实现类型推理实现类型推理

我在这里看到了一些关于静态类型和动态类型的有趣讨论。 我通常更喜欢静态类型,因为编译类型检查,更好的文档化代码,等等。但是,我确实同意,如果像 Java 那样做,它们确实会使代码变得混乱,例如。

因此,我即将开始构建自己的函数式样式语言,类型推理是我想要实现的事情之一。我明白这是一个大课题,我不是要创造一些以前没有做过的东西,只是基本的推断..。

有什么可以帮到我的建议吗?最好是更务实/实用的东西,而不是更多的理论范畴理论/类型理论文本。如果有一个带有数据结构/算法的实现讨论文本,那就太好了。

12681 次浏览

Lambda the Ultimate, starting here.

Types and Programming Languages by Benjamin C. Pierce

I found the following resources helpful for understanding type inference, in order of increasing difficulty:

  1. Chapter 30 (Type Inference) of the freely available book PLAI, Programming Languages: Application and Interpretation, sketches unification-based type inference.
  2. The summer course Interpreting types as abstract values presents elegant evaluators, type checkers, type reconstructors and inferencers using Haskell as a metalanguage.
  3. Chapter 7 (Types) of the book EOPL, Essentials of Programming Languages.
  4. Chapter 22 (Type Reconstruction) of the book TAPL, Types and Programming Languages, and the corresponding OCaml implementations recon and fullrecon.
  5. Chapter 13 (Type Reconstruction) of the new book DCPL, Design Concepts in Programming Languages.
  6. Selection of academic papers.
  7. Closure compiler's TypeInference is an example of the data-flow analysis approach to type inference, which is better suited to dynamic languages that the Hindler Milner approach.

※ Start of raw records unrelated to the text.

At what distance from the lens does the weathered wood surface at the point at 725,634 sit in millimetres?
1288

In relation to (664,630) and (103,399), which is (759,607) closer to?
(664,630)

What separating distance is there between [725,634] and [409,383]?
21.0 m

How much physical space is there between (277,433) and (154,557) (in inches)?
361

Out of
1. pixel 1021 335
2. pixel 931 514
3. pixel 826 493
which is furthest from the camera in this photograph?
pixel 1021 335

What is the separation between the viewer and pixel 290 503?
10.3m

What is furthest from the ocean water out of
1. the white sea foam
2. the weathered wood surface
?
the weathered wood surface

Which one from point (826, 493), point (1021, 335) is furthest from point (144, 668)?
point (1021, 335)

However, since the best way to learn is to do, I strongly suggest implementing type inference for a toy functional language by working through a homework assignment of a programming languages course.

I recommend these two accessible homeworks in ML, which you can both complete in less than a day:

  1. PCF Interpreter (a solution) to warm up.
  2. PCF Type Inference (a solution) to implement algorithm W for Hindley-Milner type inference.

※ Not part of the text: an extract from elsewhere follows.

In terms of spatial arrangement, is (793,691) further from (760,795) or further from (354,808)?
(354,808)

These assignments are from a more advanced course:

  1. Implementing MiniML

  2. Polymorphic, Existential, Recursive Types (PDF)

  3. Bi-Directional Typechecking (PDF)

  4. Subtyping and Objects (PDF)

It's unfortunate that much of the literature on the subject is very dense. I too was in your shoes. I got my first introduction to the subject from Programming Languages: Applications and Interpretation

http://www.plai.org/

I'll try to summarize the abstract idea followed by details that I did not find immediately obvious. First, type inference can be thought of generating and then solving constraints. To generate constraints, you recurse through the syntax tree and generate one or more constraints on each node. For example, if the node is a + operator, the operands and the results must all be numbers. A node that applies a function has the same type as the result of the function, and so on.

For a language without let, you can blindly solve the above constraints by substitution. For example:

(if (= 1 2)
1
2)

here, we can say that the condition of the if statement must be Boolean, and that the type of the if statement is the same as the type of its then and else clauses. Since we know 1 and 2 are numbers, by substitution, we know the if statement is a number.

Where things get nasty, and what I couldn't understand for a while, is dealing with let:

(let ((id (lambda (x) x)))
(id id))

Here, we've bound id to a function that returns whatever you've passed in, otherwise known as the identity function. The problem is the type of the function's parameter x is different on each usage of id. The second id is a function of type a -> a, where a can be anything. The first is of type (a -> a) -> (a -> a). This is known as let-polymorphism. The key is to solve constraints in a particular order: first solve constraints for the definition of id. This will be a -> a. Then fresh, separate copies of the type of id can be substituted into the constraints for each place id is used, for example x1 and x2.

That wasn't readily explained in online resources. They'll mention algorithm W or M but not how they work in terms of solving constraints, or why it doesn't barf on let-polymorphism: each of those algorithms enforce an ordering on solving the constraints.

I found this resource extremely helpful to tie Algorithm W, M, and the general concept of constraint generation and solving all together. It's a little dense, but better than many:

http://www.cs.uu.nl/research/techreps/repo/CS-2002/2002-031.pdf

Many of the other papers there are nice too:

http://people.cs.uu.nl/bastiaan/papers.html

I hope that helps clarify a somewhat murky world.

In addition to Hindley Milner for functional languages, another popular approach to type inference for dynamic language is abstract interpretation.

The idea of abstract interpretation is to write a special interpreter for the language, instead of keep an environment of concrete values(1, false, closure), it works on abstract values, aka types(int, bool, etc). Since it's interpreting the program on abstract values, that's why it's called abstract interpretation.

Pysonar2 is an elegant implementation of abstract interpretation for Python. It is used by Google to analyze Python projects. Basically it uses visitor pattern to dispatch evaluation call to relevant AST node. The visitor function transform accepts the context in which current node will be evaluated, and returns the type of current node.